Bref a priori pas exceptionnel mais  finelement spectaculaire du fait que les mikoshis passent dans des rues qui laissent moins de deux mètres sur les bords pour circuler. Du coup, on la voit bien la procession, et on les voit bien les visages grimaçants des jeunes gens qui, pour certains, souffrent réellement leur mère. Au bord de la rupture, ils aimeraient bien tout lâcher mais voilà, impossible de le faire sous peine de créer une réaction en chaîne chez leurs collègues de martyr et un accident potentiellement mortel (aucune exagération de ma part, c’est le genre de chose qui est déjà arrivé). On comprend d’ailleurs très vite qu’il ne s’agit de bourdonner autour avec son reflex sans faire gaffe. Le mikoshi avançait rarement en ligne droite. C’était plutôt un zigzag plein d’inertie. Un mikoshi voulait-il virer à bâbord pour corriger une trajectoire qui filait en plein sur deux vieux, une mère de famille enceinte et une poussette, qu’O.K., il virait à tribord mais l’opération prenait tout de même plusieurs mètres avant d’être réalisée.
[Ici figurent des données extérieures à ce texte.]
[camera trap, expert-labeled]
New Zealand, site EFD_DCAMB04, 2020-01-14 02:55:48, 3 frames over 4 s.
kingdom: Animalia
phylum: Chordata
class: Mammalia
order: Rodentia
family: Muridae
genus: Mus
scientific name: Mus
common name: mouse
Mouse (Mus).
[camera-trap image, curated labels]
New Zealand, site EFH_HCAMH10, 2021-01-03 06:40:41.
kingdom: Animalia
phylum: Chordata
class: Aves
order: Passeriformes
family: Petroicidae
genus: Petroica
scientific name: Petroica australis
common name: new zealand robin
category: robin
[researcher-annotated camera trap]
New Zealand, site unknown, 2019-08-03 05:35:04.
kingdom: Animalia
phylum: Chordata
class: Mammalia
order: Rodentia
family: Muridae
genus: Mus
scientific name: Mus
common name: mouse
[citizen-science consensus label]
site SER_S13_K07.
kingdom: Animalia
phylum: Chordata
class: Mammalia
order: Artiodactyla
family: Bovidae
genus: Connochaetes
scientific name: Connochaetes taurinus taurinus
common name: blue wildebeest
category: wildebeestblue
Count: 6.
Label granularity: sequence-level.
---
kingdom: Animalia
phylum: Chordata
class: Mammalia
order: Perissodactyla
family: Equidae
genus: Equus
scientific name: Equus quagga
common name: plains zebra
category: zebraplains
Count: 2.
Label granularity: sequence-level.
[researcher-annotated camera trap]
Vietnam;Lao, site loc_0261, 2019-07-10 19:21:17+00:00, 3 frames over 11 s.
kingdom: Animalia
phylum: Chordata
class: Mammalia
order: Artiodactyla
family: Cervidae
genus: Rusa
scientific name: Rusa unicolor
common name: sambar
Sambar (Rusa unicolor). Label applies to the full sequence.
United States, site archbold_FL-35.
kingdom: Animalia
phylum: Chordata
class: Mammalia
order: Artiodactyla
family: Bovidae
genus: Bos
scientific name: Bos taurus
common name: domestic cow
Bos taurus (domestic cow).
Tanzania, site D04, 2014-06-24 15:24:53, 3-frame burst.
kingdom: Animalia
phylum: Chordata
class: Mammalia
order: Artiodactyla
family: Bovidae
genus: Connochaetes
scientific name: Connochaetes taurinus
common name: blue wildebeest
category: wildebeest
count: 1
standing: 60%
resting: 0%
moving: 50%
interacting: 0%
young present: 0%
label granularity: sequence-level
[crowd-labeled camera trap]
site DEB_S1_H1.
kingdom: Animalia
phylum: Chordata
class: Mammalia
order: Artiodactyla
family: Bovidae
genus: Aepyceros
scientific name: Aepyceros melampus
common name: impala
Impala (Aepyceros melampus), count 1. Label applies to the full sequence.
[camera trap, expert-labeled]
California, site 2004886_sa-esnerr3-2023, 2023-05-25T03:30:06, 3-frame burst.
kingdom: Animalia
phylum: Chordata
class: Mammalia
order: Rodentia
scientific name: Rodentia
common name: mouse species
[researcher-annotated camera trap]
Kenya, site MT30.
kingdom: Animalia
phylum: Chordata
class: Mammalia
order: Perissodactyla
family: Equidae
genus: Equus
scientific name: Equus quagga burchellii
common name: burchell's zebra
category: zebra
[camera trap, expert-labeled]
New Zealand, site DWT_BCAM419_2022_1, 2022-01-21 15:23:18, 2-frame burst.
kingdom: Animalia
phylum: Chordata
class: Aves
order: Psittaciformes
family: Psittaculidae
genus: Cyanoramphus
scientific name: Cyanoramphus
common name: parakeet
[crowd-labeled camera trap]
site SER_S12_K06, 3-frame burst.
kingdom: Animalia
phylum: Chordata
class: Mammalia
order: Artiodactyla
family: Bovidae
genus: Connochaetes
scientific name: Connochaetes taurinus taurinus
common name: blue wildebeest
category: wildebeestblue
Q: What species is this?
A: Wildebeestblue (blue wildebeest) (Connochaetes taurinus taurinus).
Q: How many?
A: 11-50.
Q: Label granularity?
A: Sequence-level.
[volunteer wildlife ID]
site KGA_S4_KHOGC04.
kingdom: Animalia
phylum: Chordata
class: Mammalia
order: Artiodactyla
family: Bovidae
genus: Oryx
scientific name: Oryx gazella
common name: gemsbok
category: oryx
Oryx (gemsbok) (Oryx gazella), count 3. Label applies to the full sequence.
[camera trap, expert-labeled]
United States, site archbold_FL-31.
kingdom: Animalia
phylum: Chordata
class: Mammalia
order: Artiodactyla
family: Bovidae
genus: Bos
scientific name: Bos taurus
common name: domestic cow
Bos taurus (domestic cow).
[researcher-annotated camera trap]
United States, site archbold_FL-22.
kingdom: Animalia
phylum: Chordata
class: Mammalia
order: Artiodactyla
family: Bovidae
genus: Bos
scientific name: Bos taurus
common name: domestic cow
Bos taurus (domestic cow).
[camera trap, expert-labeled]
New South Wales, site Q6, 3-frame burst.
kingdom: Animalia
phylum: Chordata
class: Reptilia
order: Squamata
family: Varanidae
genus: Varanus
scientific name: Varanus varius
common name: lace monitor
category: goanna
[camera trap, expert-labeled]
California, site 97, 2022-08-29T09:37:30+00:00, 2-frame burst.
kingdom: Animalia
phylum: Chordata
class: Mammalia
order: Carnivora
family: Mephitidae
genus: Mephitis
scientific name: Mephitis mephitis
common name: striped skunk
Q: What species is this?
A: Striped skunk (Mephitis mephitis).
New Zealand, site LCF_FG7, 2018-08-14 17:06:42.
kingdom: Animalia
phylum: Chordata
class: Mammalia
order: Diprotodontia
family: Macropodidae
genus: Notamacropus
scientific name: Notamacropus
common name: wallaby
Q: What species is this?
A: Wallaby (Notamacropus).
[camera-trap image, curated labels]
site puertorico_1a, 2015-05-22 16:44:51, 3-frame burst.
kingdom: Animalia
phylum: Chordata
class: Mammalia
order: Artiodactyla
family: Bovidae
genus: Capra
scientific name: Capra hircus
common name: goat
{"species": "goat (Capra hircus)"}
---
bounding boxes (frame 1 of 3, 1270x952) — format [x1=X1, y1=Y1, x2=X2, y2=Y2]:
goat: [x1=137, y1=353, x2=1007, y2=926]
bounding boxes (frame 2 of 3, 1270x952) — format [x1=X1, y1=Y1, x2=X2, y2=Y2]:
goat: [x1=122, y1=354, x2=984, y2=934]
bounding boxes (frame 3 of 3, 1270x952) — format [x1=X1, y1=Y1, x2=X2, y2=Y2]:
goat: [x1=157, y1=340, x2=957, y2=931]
Cela faisait donc un moment riche en émotions et en difficultés à gérer. Prendre des photos en évitant les mikoshis, les quidams sur les bords, surveiller Olrik Jr que je voulais éviter de ramener à la maison à l’état de crêpe, et essayer de prendre des photos au plus près en évitant d’importuner les participants (malgré mes précautions j’ai souvenir de quelques regards noirs).

Du coup, la petite expérience qui s’avérait pas vraiment neuve s’avéra assez fabuleuse par l’intensité des efforts des participants et leur grande proximité. Pas mal de photos et de vidéos ont été prises mais comme tout cela est toujours encore un peu en jachère sur mon disque dur, j’en posterai plutôt de temps en temps plutôt que de tout balancer à la va-vite (les article style « vas-y que je décharge ma carte mémoire sans recul », je préfère éviter).  En voici une tout de même : 

La visite pris une heure et demie, le temps d’humer la simplicité et la bonne humeur ambiante du matsuri. Avant de partir, Olrir Jr résista difficilement à la tentation de se faire tirer le portrait sur l’un des mikoshi : 

Olrik Jr, Luffy style (et, au moment de taper ces lignes, plutôt fier et mort de rire de se voir ainsi)

J’en profitai d’ailleurs pour mettre mon épaule sous l’un des rondins pour voir si le machin était aussi lourd qu’on le prétendait. Et oui, il peut être aussi comme ça votre cher Olrik, d’une naïveté presque désarmante. Evidemment, malgré mes qualités athlétiques qui me valurent dans ma folle jeunesse le titre de « Grand Commandeur du Bambou Turgescent » dans certains établissements de Kobe, le mikoshi ne moufta pas d’un millimètre. Paradoxe de ces mikoshi terriblement lourds mais dont le spectacle offert ne l’est pas, lui. Simple, coloré, joyeux, léger, presque aérien, à l’image de ces milliers de feuilles en papier qui surmontent les autels. L’image est belle : les mikoshi sont alors autant d’arbres en mouvement dont les racines à deux jambes triment, piochent dans leur énergie pour permettre à ces branches colorées d’êtres vues le temps de quelques heures. Ephémérité qui donne au matsuri de Tsuno des allures d’Hanami d’été. Evident que j’y retournerai la prochaine fois.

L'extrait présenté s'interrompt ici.